### Listed entries:
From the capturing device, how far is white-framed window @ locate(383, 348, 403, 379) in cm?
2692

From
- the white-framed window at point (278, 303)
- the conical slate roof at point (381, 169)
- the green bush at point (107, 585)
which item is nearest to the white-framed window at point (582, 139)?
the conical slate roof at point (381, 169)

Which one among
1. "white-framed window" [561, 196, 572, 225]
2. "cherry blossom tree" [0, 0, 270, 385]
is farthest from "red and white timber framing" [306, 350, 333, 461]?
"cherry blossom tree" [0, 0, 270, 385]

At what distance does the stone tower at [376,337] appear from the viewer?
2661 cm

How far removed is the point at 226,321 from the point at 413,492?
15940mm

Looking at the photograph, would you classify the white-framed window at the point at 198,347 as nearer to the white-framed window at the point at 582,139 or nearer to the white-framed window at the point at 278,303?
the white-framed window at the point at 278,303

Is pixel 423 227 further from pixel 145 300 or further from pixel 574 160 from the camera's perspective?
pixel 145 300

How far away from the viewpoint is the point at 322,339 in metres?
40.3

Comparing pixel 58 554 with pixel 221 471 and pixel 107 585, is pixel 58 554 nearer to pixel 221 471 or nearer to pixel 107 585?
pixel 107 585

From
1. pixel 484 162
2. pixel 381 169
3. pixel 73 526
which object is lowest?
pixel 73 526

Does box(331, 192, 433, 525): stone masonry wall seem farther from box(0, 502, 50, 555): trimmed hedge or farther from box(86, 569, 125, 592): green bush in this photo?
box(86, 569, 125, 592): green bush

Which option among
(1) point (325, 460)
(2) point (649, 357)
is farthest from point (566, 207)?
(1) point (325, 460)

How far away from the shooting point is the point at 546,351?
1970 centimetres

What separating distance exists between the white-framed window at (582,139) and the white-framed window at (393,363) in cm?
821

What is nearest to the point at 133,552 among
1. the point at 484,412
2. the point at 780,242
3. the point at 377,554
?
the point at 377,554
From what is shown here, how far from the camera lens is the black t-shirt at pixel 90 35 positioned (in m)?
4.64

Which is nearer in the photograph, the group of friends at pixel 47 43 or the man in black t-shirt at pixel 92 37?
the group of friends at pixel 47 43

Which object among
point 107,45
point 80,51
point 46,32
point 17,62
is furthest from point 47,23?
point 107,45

* * *

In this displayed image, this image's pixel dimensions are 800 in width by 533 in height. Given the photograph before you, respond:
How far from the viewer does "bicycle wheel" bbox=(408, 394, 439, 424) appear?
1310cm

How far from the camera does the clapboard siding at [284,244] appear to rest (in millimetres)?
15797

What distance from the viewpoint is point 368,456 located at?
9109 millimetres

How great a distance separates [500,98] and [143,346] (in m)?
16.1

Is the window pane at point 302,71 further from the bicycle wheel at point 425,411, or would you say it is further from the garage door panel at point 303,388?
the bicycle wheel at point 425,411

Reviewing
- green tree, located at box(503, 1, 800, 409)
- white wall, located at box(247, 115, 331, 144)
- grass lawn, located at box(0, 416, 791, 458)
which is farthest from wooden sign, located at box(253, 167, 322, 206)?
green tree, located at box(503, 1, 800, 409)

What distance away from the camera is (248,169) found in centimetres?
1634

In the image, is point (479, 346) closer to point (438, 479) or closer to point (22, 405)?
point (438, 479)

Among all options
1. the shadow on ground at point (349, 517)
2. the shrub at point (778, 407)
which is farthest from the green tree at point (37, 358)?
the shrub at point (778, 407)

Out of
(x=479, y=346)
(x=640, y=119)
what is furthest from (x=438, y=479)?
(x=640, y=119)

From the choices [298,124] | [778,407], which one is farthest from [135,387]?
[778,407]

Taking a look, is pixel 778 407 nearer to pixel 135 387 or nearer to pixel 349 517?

### Task description:
Identify every line in the material above that contains the string "bicycle" and copy each such line.

### Result of this exercise:
How far from the viewer does "bicycle wheel" bbox=(408, 394, 439, 424) appear?
Is the window pane at point 302,71 further from the bicycle wheel at point 425,411, or would you say it is further from the garage door panel at point 303,388?
the bicycle wheel at point 425,411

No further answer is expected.